4 BEOORDELING 4.1 De voorzitter overweegt dat het in de artikelen 46 en volgende van de Advocatenwet geregelde tuchtrecht betrekking heeft op het handelen en nalaten van advocaten als zodanig. Dat tuchtrecht beoogt een behoorlijke beroepsuitoefening te waarborgen. Artikel 46 houdt mede in een tuchtrechtelijke aansprakelijkheid voor ‘handelen of nalaten dat een behoorlijkadvocaat niet betaamt’. Onder dergelijk handelen of nalaten kunnen ook gedragingen in een andere hoedanigheid of privégedragingen van de advocaat vallen indien tussen die gedragingen en de praktijkuitoefening voldoende verband bestaat, en bij gebreke van zodanig verband, indien het gaat om gedragingen die voor de advocaat in het licht van zijn beroepsuitoefening absoluut ongeoorloofd moeten worden geacht en het vertrouwen in de advocatuur ondermijnen. 4.2 De voorzitter stelt vast dat klager geen cliënt en ook geen wederpartij van verweerder is (geweest). De gedraging die klager verweerder verwijt heeft zich volledig voltrokken in de privésfeer van verweerder en houdt geen verband met zijn praktijkuitoefening als advocaat. Van verwevenheid van de verweten gedraging met verweerders professie als advocaat is ook anderszins op geen enkele wijze gebleken.

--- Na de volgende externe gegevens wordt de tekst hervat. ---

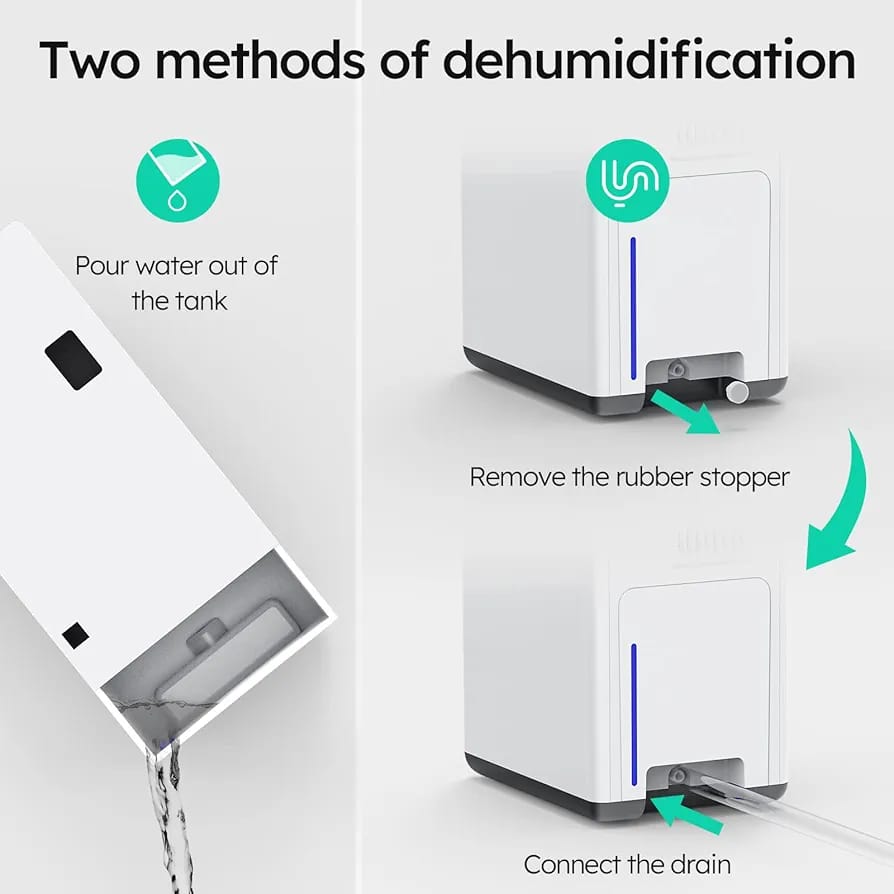 Two methods of dehumidification

Pour water out of the tank

Remove the rubber stopper

Connect the drain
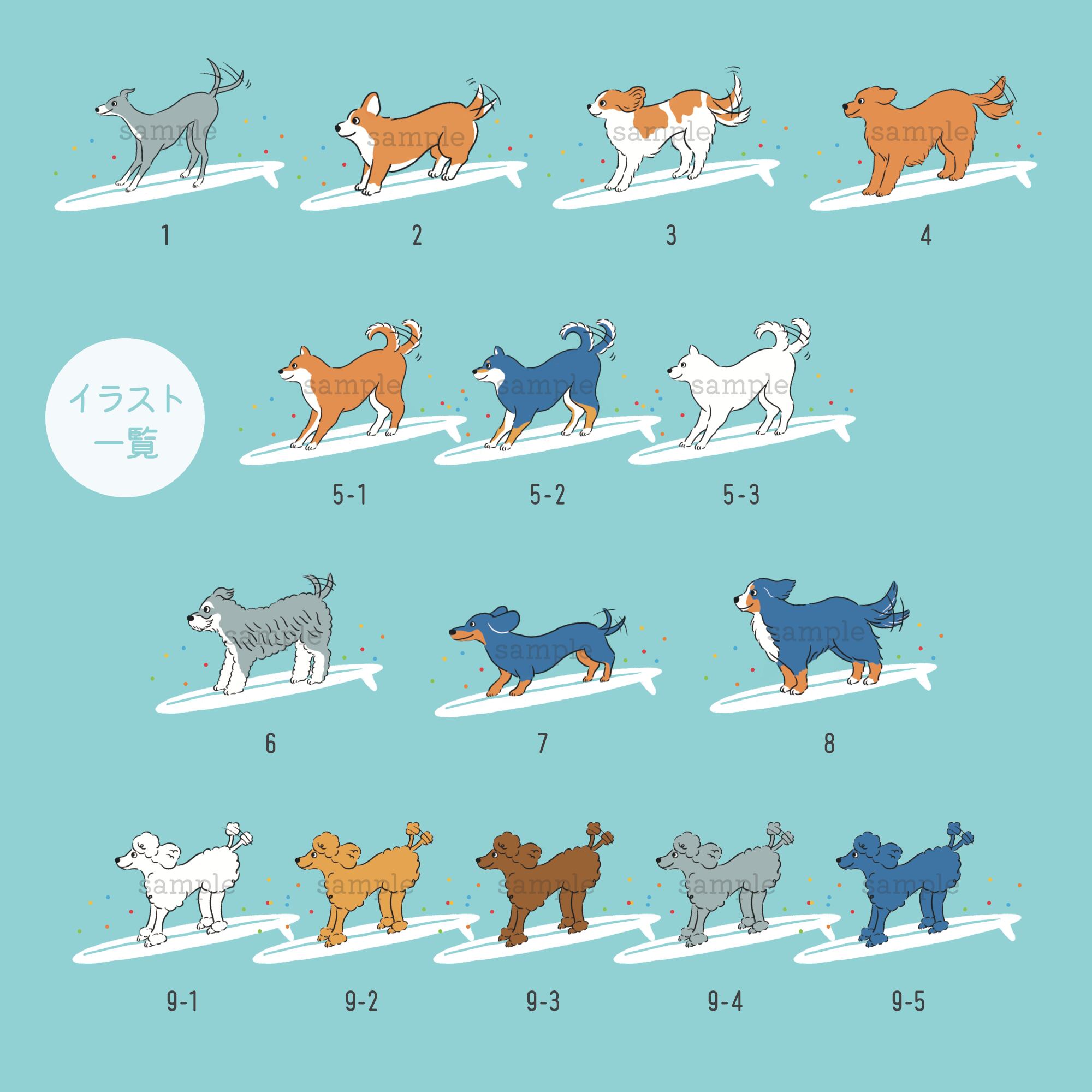 sample sample sample sample

1 2 3 4

イラスト一覧

sample sample sample

5-1 5-2 5-3

sample sample sample

6 7 8

sample sample sample sample sample

9-1 9-2 9-3 9-4 9-5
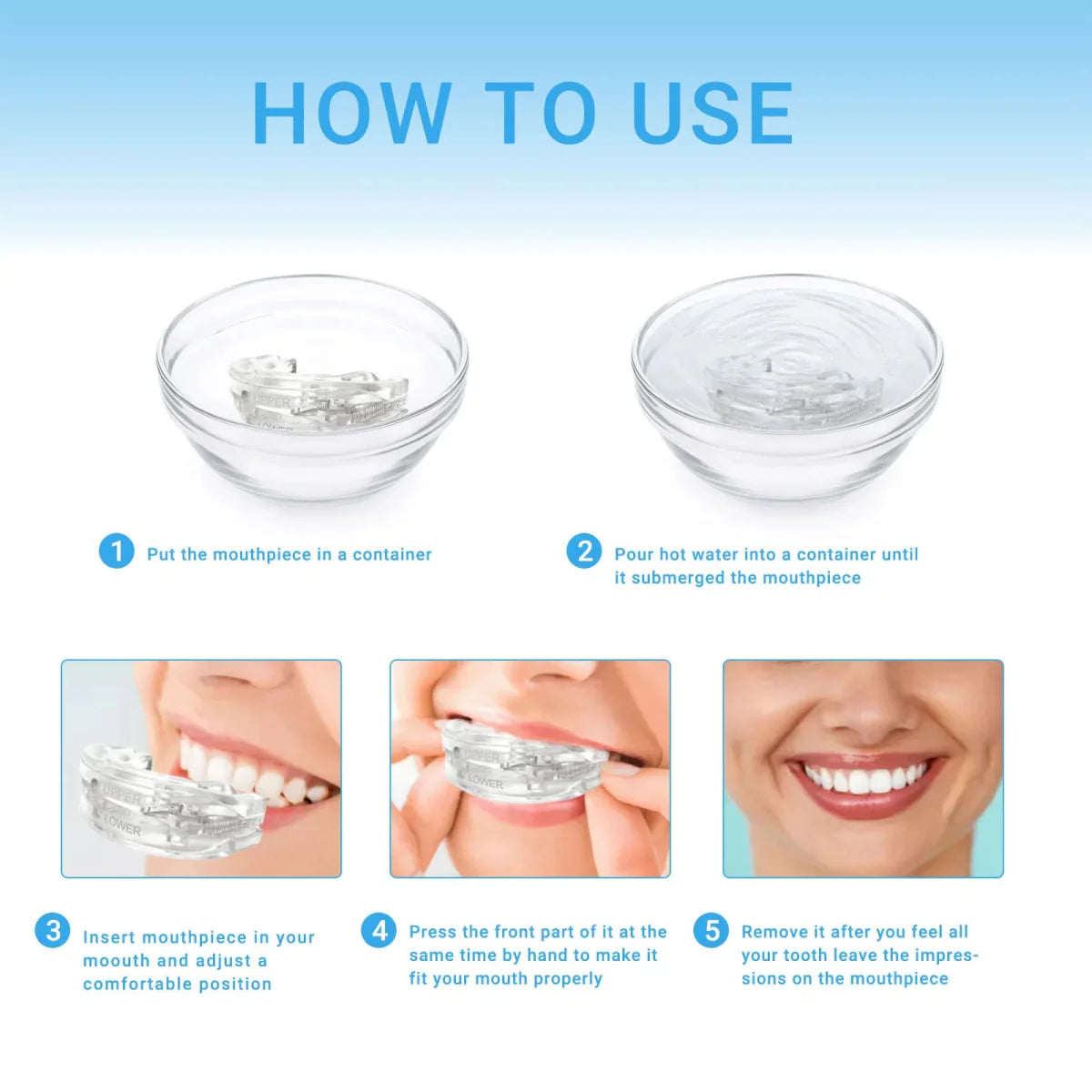 HOW TO USE

UPPER
LOWER

1 Put the mouthpiece in a container

2 Pour hot water into a container until it submerged the mouthpiece

UPPER
LOWER

UPPER
LOWER

3 Insert mouthpiece in your moouth and adjust a comfortable position

4 Press the front part of it at the same time by hand to make it fit your mouth properly

5 Remove it after you feel all your tooth leave the impressions on the mouthpiece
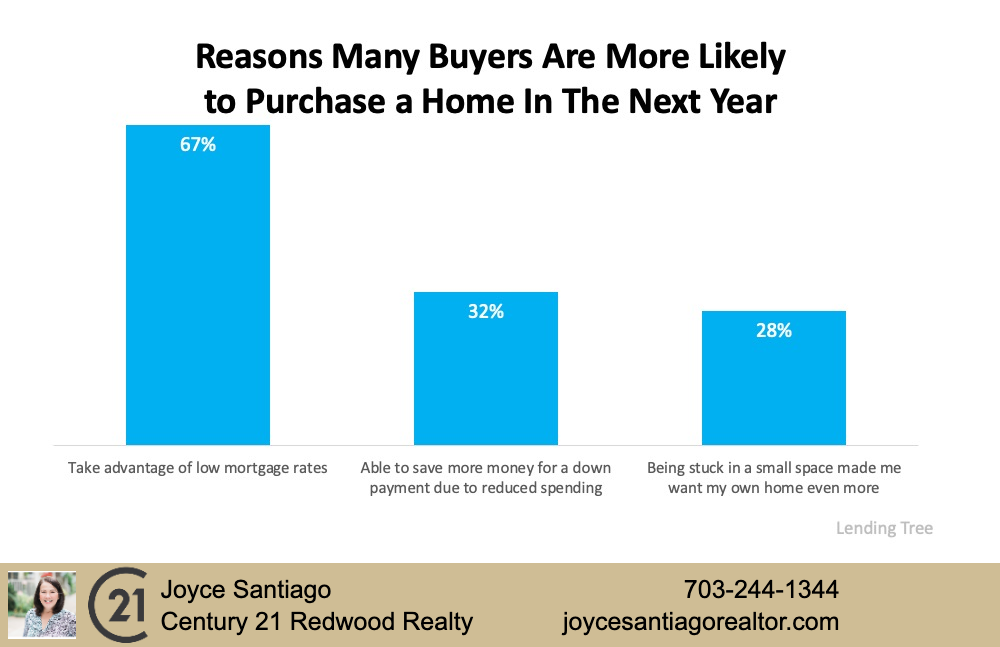 Reasons Many Buyers Are More Likely to Purchase a Home In The Next Year

67%

32%

28%

Take advantage of low mortgage rates

Able to save more money for a down payment due to reduced spending

Being stuck in a small space made me want my own home even more

Lending Tree

21

Joyce Santiago
Century 21 Redwood Realty

703-244-1344
joycesantiagorealtor.com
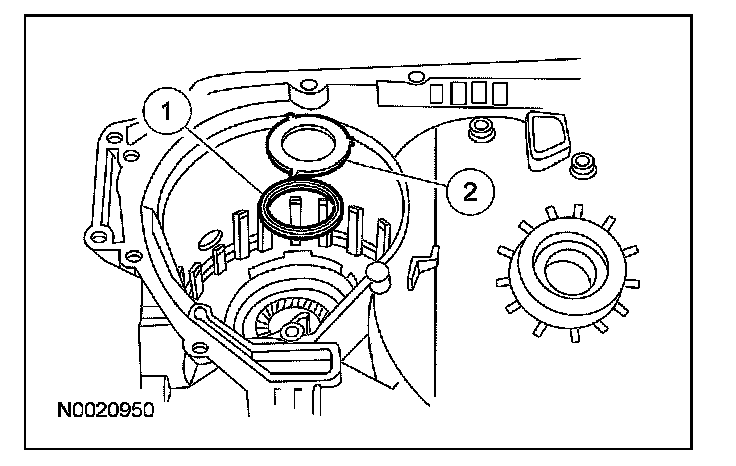 1

2

N0020950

Hoe afkeurenswaardig het gedrag dat verweerder heeft vertoond (mogelijk) ook is, naar het oordeel van de voorzitter kan niet worden vastgesteld dat het gedrag van verweerder van dien aard is dat die absoluut ongeoorloofd moet worden geacht in het licht van zijn beroepsuitoefening. 4.3 Nu sprake is van een privégedraging van verweerder die naar het oordeel van de voorzitter gelet op het hiervoor overwogene niet onder het tuchtrecht valt, dient klager, met toepassing van artikel 46j Advocatenwet, kennelijk niet-ontvankelijk te worden verklaard in de klacht.
BESLISSING De voorzitter verklaart: de klacht, met toepassing van artikel 46j Advocatenwet, kennelijk niet-ontvankelijk.
Aldus beslist door mr. M.V. Ulrici, voorzitter, bijgestaan door mr. N. Borgers-Abu Ghazaleh als griffier en uitgesproken in het openbaar op 30 mei 2022.